A CHARITY is seeking more kindly neighbours to support people at the end of their lives in rural West Devon.
Brentor and Moor Compassionate Neighbours helps people with life-limiting conditions or approaching the end of their lives by providing volunteers to enable them to live as well as they can in their own homes.
Founder Mark Alderson also said the charity has the capacity to look after more people. He said the charity bridges the gap in care between social care and health professionals and can act as an early warning system of issues that community carers and medical staff might need to address.
The charity even has a therapy dog called Lily who prefers to sit on clients’ laps and keep them company.
Mark, a retired occupational therapist in palliative (end of life) care, said: ‘I set this up knowing there was a need to bridge the gap in care needs, where very busy community care and health professionals just do not have the time to spend the time that’s needed to notice the changes which indicate extra help is needed to keep people living at home.
‘It can be the washing up mounting up in the kitchen or the dog not having been fed for some time. We have time as compassionate neighbours to notice. These small clues can incrementally cause a major problem if not addressed early. Volunteers report back to our co-ordinator and then concerns fed to the district nurse, GP or social worker.
Debbie Alderson, a compassionate neighbour, said: ‘I really love my role helping keep people company in their own homes and at the same time learning all about them and their families and their lives. We also liaise closely with their relatives. This is especially important if there are communcation issues with residents.’

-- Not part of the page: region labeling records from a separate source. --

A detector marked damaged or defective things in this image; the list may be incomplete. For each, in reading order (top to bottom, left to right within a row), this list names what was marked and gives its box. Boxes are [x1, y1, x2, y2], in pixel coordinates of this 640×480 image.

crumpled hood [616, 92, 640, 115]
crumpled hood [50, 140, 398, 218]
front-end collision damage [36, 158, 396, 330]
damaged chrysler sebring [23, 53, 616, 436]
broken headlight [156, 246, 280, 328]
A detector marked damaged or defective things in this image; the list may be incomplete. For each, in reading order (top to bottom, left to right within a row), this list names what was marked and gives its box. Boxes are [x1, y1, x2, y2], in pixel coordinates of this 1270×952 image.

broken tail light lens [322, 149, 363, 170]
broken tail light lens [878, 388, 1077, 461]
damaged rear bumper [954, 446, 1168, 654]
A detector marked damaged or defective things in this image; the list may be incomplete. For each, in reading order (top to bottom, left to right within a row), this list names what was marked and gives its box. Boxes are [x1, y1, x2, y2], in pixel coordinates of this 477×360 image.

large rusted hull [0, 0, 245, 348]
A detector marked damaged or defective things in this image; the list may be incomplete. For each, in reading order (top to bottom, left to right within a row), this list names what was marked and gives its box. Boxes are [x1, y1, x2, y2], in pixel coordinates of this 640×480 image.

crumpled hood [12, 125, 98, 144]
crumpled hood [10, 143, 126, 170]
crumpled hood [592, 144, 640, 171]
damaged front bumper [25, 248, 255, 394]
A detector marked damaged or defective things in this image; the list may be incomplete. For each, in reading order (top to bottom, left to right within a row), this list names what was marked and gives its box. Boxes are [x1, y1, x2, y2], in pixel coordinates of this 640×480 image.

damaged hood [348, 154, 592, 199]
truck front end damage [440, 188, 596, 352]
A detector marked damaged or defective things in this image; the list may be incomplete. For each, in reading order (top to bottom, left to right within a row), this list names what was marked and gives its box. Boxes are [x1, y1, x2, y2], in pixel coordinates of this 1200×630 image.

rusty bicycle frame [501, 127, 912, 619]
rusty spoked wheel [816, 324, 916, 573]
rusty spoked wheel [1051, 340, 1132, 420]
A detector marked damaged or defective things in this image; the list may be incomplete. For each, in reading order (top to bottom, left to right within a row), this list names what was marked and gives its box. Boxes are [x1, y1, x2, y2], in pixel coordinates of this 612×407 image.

Debbie, a retired health care assistant (HCA), has four clients. One has problems hearing and remembering: ‘I sometimes take Lily our dog to hospitals and she is a very calming influence on my clients. They often just need to have her on their laps because she is small, a schnauzer/yorkie cross. Sometimes I bring Lily to their homes and leave them together and carry out an errand for them and return — they’re usually both happy together and I’m not missed, which is brilliant.
‘Lily is company for my oldest client and sits on her lap and alerts her to people passing by outside and they communicate. It’s stimulating for her. To be honest, my client remembers visits by Lily, but forgets me.’
Debbie has experience with end-of-life patients as an HCA: ‘I’ve helped support families of people who have died and held people in my arms as they’ve died. It is traumatic, but I’ve learned to get strength from the comfort I can give everyone.’